What you need to do.
Reproduce only this part of the listing: the line with "At what distance from", plus every line after it through the last.

(Records from a data source)
::::

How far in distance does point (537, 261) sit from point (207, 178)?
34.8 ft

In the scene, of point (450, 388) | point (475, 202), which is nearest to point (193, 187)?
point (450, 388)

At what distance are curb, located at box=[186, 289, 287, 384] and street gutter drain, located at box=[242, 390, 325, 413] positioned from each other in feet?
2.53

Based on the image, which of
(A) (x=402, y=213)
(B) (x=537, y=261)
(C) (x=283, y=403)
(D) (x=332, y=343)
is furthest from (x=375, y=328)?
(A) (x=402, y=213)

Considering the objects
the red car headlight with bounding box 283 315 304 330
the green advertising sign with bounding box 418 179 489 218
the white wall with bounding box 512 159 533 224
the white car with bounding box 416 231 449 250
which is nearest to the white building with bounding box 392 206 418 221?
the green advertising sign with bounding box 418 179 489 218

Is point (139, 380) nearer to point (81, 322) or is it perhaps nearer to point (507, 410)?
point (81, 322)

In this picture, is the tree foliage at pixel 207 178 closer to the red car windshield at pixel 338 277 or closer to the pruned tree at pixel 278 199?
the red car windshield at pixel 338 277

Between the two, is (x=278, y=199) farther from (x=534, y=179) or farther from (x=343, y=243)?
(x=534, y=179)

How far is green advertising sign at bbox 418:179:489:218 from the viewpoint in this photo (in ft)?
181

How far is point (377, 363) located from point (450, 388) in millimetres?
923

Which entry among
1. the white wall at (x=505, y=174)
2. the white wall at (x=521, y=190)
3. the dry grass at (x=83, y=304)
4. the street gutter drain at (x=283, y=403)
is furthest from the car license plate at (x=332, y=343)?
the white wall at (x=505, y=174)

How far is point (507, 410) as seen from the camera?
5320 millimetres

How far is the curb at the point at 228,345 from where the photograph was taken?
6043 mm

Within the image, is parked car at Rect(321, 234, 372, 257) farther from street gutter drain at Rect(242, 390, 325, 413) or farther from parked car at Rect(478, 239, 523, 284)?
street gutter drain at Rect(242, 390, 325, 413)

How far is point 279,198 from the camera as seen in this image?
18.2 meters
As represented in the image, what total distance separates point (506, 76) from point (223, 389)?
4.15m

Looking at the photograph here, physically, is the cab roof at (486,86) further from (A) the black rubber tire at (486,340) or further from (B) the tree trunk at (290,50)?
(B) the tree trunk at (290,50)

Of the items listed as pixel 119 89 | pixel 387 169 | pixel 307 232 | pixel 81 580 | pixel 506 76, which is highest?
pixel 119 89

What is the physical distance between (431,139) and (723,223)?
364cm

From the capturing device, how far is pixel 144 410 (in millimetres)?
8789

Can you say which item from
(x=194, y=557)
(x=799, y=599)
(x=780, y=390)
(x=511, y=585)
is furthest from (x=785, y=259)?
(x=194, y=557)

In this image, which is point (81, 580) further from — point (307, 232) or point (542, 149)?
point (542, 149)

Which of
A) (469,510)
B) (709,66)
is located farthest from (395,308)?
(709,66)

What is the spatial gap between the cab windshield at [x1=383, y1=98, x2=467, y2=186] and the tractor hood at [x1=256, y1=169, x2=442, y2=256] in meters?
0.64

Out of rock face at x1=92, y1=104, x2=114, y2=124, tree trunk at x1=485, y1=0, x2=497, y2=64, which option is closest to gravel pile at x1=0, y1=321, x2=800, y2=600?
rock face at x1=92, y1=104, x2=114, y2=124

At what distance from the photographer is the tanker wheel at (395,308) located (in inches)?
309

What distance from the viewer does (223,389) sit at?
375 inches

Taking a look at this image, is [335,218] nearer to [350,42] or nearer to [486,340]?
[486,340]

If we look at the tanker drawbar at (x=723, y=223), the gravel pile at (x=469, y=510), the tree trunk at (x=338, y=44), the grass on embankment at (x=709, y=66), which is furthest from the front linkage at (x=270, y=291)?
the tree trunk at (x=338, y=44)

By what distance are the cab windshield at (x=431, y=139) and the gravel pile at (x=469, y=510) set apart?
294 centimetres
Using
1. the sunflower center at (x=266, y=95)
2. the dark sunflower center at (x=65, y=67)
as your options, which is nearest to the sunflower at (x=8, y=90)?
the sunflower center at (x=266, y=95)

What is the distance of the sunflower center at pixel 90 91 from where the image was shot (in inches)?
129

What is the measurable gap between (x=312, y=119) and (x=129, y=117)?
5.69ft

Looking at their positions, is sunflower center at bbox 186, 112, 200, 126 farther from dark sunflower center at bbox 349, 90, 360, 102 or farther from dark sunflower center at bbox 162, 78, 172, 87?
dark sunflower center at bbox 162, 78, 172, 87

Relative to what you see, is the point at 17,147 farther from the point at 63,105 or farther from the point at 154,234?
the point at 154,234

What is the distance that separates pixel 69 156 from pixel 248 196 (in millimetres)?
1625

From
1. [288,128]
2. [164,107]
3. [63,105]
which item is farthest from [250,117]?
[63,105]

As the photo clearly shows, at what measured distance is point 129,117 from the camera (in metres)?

::::

Problem solution.
At what distance from the photographer is the tanker wheel at (395,308) located (in inches)?
309

What distance from the viewer does (223,389) sit at?
375 inches

Taking a look at this image, is [335,218] nearer to [350,42] or nearer to [486,340]?
[486,340]

If we look at the tanker drawbar at (x=723, y=223), the gravel pile at (x=469, y=510), the tree trunk at (x=338, y=44), the grass on embankment at (x=709, y=66), which is furthest from the front linkage at (x=270, y=291)?
the tree trunk at (x=338, y=44)

By what distance are the cab windshield at (x=431, y=139) and the gravel pile at (x=469, y=510) set apart?
294 centimetres
Using
1. the sunflower center at (x=266, y=95)
2. the dark sunflower center at (x=65, y=67)
as your options, which is nearest to the sunflower at (x=8, y=90)?
the sunflower center at (x=266, y=95)

What is the distance of the sunflower center at pixel 90 91 from where the image was shot (in inches)?
129

What is the measurable gap between (x=312, y=119) and (x=129, y=117)?
5.69ft

Looking at their positions, is sunflower center at bbox 186, 112, 200, 126 farther from dark sunflower center at bbox 349, 90, 360, 102 or farther from dark sunflower center at bbox 162, 78, 172, 87?
dark sunflower center at bbox 162, 78, 172, 87

Relative to what you see, is the point at 17,147 farther from the point at 63,105 or farther from the point at 154,234?
the point at 154,234

What is the distance that separates pixel 69 156 from pixel 248 196 (in millimetres)?
1625

From
1. [288,128]
2. [164,107]
3. [63,105]
which item is farthest from [250,117]?
[63,105]

As the photo clearly shows, at what measured distance is point 129,117 from the camera (in metres)?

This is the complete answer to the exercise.